Now Olive did not have the least idea that in going out alone and without permission she would be breaking an iron law of Primrose Hall. Nothing was farther from her mind than disobedience, but no one had yet told her of the school rules and regulations and taking a walk alone seemed to her the most natural thing in the world. Had she only waited a few hours longer she must have understood differently, for the students were expected to assemble that very morning to hear what was required of them at Primrose Hall.

As quietly as possible Olive now slipped on her coat and hat, creeping along the hall on tiptoes so as not to disturb the other sleepers, and for the same reason she as quietly unlocked the big front door. But once out on the lawn, so innocent was she of trying to escape unnoticed, that she paused for several moments to gaze back at the great house she was about to leave.

Primrose Hall was so handsome and imposing that its new pupil felt a thrill of admiration as she looked upon it. A red brick mansion of the old colonial period, it was set in a lovely garden with flowers and shrubs growing close about the house and an avenue of elm trees leading down to the gate. Back of the house was an English garden with a border of box and a sun-dial at the end of a long path. This morning only a few late asters were in bloom in the garden and bushes of hardy hydrangeas with their great blossoms now turning rose and brown from the first early autumn frosts. The house and estate of twelve acres had belonged in the family of Miss Katherine Winthrop for the past five generations and Olive smiled a little over her queer conceit, for the house somehow suggested its present owner to her. Surely Miss Winthrop had appeared just as imposing and aristocratic as her old home on first meeting with her the day before, but far colder and more imposing than any mere pile of brick and stone.

Primrose Hall was of so great size that it included all the bedrooms and reception rooms necessary for its pupils and teachers, and the only other school buildings about the grounds were the recitation hall and two sorority houses devoted to the pleasures of the girls. Olive had never heard of secret societies, yet she wondered what the mystic words “Kappa” and “Theta” meant, inscribed above their doors.

Primrose Hall had been recommended to Ruth Drew and the ranch girls by Peter Drummond, the New York friend whom they had learned to know at the Yellowstone Park, but apart from its excellent reputation as a finishing school, their choice had fallen upon it because of the far-famed beauty of its historic grounds. In this same old house Washington and Lafayette had been known to stay, and who can guess how many powdered belles and beaus may have flirted with one another in the garden by the old sun-dial?

When Olive had grown tired of the views about the houses she determined to extend her walk over a portion of the estate, and coming to a low, stone wall, climbed over it without thinking or caring just where it led her. Being outdoors once more and free to wander as she choose after two weeks’ confinement, one aboard a stuffy train and the other in a palace-like hotel in New York, was now so inspiring that Olive felt like singing aloud. Indeed, it seemed to her that her own personality, which had somehow vanished since leaving the ranch, had come back to her this morning like a dear, familiar garment. It was as though she had lately been wearing fine clothes that did not belong to her and in this hour had donned once again her own well-worn dress.

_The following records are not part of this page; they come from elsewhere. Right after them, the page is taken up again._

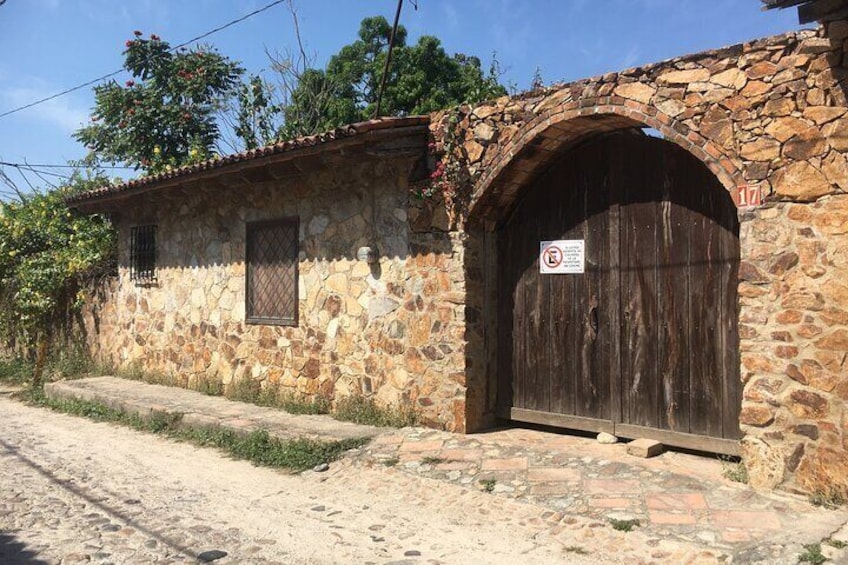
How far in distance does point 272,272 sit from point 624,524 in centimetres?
537

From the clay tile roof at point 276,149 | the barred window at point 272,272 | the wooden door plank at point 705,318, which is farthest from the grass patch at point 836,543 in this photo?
the barred window at point 272,272

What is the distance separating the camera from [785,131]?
4375 mm

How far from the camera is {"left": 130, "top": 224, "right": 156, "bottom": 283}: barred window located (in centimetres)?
996

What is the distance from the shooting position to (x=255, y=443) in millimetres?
6105

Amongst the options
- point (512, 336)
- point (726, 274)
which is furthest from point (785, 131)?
point (512, 336)

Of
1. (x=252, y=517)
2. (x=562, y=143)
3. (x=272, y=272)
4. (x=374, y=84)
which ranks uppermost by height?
(x=374, y=84)

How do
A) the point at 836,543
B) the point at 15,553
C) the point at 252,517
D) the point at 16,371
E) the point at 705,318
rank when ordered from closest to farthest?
the point at 836,543 < the point at 15,553 < the point at 252,517 < the point at 705,318 < the point at 16,371

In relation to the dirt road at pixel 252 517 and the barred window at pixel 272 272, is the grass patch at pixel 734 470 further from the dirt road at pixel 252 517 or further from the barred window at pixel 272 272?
the barred window at pixel 272 272

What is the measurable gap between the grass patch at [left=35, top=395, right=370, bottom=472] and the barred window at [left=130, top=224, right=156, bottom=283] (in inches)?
113

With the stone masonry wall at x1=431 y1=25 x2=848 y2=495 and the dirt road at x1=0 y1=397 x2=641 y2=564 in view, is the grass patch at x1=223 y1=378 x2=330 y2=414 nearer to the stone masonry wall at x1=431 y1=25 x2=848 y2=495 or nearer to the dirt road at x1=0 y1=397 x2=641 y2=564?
the dirt road at x1=0 y1=397 x2=641 y2=564

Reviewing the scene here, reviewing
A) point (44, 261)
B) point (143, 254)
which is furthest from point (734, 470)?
point (44, 261)

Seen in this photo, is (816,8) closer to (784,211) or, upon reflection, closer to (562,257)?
(784,211)

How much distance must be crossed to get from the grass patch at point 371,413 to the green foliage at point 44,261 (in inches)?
245

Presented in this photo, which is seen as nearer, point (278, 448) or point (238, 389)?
point (278, 448)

Running along with the fleetness and quietness of her early Indian days, soon the truant found herself in a woods thick with underbrush and trees never seen before by a Wyoming girl. The air was delicious, the leaves sparkled with the melting of the frost, there was a splendid new wine of youth and romance abroad in the world and Olive completely forgot that she was in the midst of a highly civilized community and not in the heart of a virgin forest. Indeed, it was not until she had come entirely out of the woods that her awakening took place. Then she found herself apparently in some one’s private yard, for she stood facing a white house set up on a hill with a tower at the top of it and queer gabled windows on either side. At the entrance to its big front door stood two absurd iron dogs, and yet there was nothing in any of these ordinary details to make the onlooker turn crimson and then pale. And yet as she stared up at the house the idea that had suddenly come to her seemed so utterly, so absurdly impossible that surely she must be losing her senses.

For five minutes Olive waited without taking her gaze from the house, and then with a shrug of her shoulders turned and walked back into the woods. At first she paid no particular attention to what direction she was taking until all at once, hearing footsteps not far behind, she felt reasonably sure they were following hers.

CHAPTER II
IN DISGRACE

It was ridiculous for Olive to have been so frightened with so slight cause, yet the thought that some one might be in pursuit of her filled her with a nervous terror. To the people not afflicted with timidity, most fears are ridiculous, and yet no single weakness is harder to overcome. Of the four ranch girls, Olive was the only timid one, but before one criticizes her, remember her childhood. Now with her heart pounding and her breath coming in short gasps, she quickened her pace into a run, recalling at the same time their chaperon’s forgotten instruction that she must no longer expect the happy freedom of their western lands. But the faster the frightened girl ran the faster the traveler back of her appeared to be following. And now Olive dared not hide deeper in the woods, knowing that the hour was growing late and that any added delay would make her late for breakfast.